Fino ad oggi solo Pierre Carniti nella Cisl è forse riuscito a sfuggire a questa logica. Ma stiamo parlando di una figura forse irripetibile per il sindacalismo italiano post sessantottino. In un sindacato provato da mille battaglie, indebolito nei luoghi di lavoro, in crisi di strategia dove altre categorie si fanno avanti con numeri, iscritti e intese di tutto rispetto, quello che avviene in questo perimetro, resta ancora molto importante.

Innanzitutto perché il negoziato, qui, è ancora un vero negoziato. Entrambe le parti lo sanno bene. Quindi la preparazione segue una impostazione di scuola classica. Si studiano contenuti, mosse, concessioni, tempi e contropartite.

Nessuno concede nulla gratis e nessuno fa inutili passi falsi. I punti di partenza di questo rinnovo erano chiari. Federmeccanica avrebbe giocato una partita difficilissima dopo la vicenda FCA nel rapporto con i propri associati e dentro una Confindustria in fase di cambiamento ma anche in crisi e, dall’altro lato il negoziato si sarebbe dovuto chiudere, per la prima volta, con tutto il sindacato di categoria. FIOM compresa.

Lo stesso doveva valere per il gruppo dirigente dei metalmeccanici. Questa lealtà e questa visione di fondo, tutt’altro che scontata altrove, qualifica lo spessore qualitativo dei rispettivi gruppi dirigenti di cui, non solo per questo motivo, non è difficile prevederne l’evoluzione futura. Indubbiamente merce sempre più rara da entrambe le parti…

Tornando nel merito Federmeccanica aveva tre obiettivi. Iniziare a smarcarsi dal fordismo culturale e sindacale di cui il contratto nazionale dei metalmeccanici rappresenta il “Summa Theologiae”, ridurne la centralità del CCNL come soggetto di governo salariale e consentire alle aziende associate di tenere sotto controllo le dinamiche retributive e di costo del lavoro anche utilizzando tutte le opzioni messe a disposizione dalle nuove forme di welfare.

La proposta di “rinnovamento contrattuale” muoveva da qui. Aprire al futuro valorizzando le persone spostando il baricentro del coinvolgimento dove ha più senso e puntando decisamente al welfare contrattuale. Le “pretese” iniziali avrebbero rappresentato l’optimum desiderabile ma se il risultato va in quella direzione è certamente positivo.
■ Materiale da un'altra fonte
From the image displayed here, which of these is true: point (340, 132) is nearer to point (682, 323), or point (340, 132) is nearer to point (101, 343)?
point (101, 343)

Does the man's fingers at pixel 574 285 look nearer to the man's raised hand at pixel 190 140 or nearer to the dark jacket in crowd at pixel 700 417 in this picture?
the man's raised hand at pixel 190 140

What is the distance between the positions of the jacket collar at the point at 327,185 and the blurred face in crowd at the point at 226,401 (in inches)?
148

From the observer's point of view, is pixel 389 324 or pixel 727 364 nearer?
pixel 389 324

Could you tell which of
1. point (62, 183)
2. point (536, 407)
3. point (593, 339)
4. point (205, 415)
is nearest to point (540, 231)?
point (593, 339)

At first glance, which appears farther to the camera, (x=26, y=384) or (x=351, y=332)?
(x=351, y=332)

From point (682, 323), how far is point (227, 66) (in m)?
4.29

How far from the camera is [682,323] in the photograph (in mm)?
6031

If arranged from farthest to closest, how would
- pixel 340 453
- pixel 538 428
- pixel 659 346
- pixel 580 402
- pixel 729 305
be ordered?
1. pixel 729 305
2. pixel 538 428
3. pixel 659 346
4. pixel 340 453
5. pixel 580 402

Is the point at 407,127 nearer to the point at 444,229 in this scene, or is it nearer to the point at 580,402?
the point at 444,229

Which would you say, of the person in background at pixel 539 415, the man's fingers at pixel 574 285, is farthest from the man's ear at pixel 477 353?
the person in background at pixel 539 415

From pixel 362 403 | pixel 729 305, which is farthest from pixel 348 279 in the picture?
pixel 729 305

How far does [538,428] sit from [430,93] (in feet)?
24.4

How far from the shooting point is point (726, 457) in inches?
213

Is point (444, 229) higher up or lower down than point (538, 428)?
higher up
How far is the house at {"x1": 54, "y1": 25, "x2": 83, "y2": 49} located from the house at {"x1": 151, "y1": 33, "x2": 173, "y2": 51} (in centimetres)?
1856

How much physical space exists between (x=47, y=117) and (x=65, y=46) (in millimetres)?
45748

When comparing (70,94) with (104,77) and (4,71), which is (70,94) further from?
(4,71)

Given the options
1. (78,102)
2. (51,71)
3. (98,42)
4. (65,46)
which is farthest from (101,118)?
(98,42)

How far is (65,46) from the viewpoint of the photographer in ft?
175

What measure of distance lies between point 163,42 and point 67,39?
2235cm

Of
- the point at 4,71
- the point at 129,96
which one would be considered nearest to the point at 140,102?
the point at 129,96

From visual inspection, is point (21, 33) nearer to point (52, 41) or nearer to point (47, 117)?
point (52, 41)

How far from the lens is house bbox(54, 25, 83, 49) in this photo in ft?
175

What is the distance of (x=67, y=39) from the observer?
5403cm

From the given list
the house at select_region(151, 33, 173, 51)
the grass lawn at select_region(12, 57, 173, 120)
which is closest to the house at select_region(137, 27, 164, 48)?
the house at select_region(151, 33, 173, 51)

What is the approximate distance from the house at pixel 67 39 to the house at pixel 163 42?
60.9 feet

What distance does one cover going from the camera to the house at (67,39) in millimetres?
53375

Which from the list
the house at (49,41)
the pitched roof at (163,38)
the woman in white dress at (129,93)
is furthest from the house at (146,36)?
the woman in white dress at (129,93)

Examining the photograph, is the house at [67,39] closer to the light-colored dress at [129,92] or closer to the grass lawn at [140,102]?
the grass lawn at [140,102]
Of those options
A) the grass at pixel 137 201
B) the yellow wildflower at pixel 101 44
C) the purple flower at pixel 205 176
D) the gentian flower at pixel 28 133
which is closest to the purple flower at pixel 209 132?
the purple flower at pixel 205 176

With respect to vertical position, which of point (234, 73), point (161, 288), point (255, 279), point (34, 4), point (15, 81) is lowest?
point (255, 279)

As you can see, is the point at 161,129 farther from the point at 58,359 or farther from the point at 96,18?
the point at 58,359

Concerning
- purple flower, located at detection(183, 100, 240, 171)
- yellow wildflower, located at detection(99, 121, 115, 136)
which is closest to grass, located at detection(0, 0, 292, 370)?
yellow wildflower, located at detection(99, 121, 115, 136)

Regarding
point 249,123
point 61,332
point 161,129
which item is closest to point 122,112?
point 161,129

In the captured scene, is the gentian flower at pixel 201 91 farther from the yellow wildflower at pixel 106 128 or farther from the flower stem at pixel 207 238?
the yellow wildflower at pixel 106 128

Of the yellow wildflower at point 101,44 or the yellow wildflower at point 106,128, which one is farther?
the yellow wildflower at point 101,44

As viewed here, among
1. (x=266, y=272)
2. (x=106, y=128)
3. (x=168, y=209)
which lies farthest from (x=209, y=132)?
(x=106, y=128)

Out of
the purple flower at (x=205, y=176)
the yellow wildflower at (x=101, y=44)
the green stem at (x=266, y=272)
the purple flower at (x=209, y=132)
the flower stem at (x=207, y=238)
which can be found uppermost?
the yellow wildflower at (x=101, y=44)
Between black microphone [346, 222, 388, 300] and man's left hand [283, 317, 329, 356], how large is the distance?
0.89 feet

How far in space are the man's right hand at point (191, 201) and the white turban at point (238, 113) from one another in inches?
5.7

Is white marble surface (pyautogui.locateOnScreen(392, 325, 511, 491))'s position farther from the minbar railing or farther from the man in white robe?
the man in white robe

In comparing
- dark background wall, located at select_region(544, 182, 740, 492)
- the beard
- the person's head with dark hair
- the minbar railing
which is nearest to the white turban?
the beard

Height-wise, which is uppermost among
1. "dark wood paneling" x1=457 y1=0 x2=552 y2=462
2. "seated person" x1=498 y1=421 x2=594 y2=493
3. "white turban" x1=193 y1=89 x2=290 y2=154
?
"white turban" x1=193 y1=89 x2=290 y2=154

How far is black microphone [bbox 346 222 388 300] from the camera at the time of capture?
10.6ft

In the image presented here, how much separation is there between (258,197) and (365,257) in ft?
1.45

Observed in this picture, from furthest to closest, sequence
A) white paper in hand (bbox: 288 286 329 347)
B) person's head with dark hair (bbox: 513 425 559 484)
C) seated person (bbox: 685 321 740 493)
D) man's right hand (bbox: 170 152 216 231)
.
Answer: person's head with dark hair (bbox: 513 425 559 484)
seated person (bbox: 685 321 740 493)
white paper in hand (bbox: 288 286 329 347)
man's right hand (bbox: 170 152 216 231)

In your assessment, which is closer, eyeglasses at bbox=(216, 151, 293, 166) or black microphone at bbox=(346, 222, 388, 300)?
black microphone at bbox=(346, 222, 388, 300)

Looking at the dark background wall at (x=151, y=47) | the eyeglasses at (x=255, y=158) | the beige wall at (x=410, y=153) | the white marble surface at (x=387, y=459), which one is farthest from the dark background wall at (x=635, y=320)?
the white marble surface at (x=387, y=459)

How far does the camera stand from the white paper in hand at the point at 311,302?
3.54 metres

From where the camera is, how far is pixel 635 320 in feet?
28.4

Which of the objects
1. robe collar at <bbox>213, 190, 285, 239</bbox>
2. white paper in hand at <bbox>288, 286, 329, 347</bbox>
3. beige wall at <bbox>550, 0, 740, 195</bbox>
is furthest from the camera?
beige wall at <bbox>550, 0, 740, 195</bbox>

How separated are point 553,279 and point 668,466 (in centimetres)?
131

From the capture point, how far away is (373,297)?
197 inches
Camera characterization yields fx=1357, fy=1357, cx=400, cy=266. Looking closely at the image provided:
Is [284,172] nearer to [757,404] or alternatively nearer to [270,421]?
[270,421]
Chi nel sindacato come Marco Bentivogli puntava nella direzione del cambiamento vero può essere altrettanto soddisfatto se si realizza un maggiore spazio per la contrattazione decentrata, quindi un maggior ruolo del sindacato nei processi di cambiamento e di innovazione, un passo avanti unitario sul welfare contrattuale e un grande risultato sul diritto soggettivo alla formazione.

Solo così si prepara il futuro della categoria. Senza dimenticare il mantenimento del contratto nazionale come elemento centrale da cui ne potrà discendere l’impianto deregolatorio successivo.

Un accordo win win dove entrambe le parti hanno esercitato un ruolo positivo e concludente.

Un contratto nazionale che guarda al futuro, apre all’accordo tra Confindustria e Cgil, Cisl e Uil e a quel famoso “Patto della fabbrica” cuore della corresponsabilità di cui vorrebbe essere promotore il Presidente Boccia e, nel quale, sembrerebbe voler riporre tante aspettative.

Staremo a vedere. Per oggi facciamo i complimenti ai negoziatori. Nei prossimi giorni avremo modo di leggere con maggiore cura i singoli testi.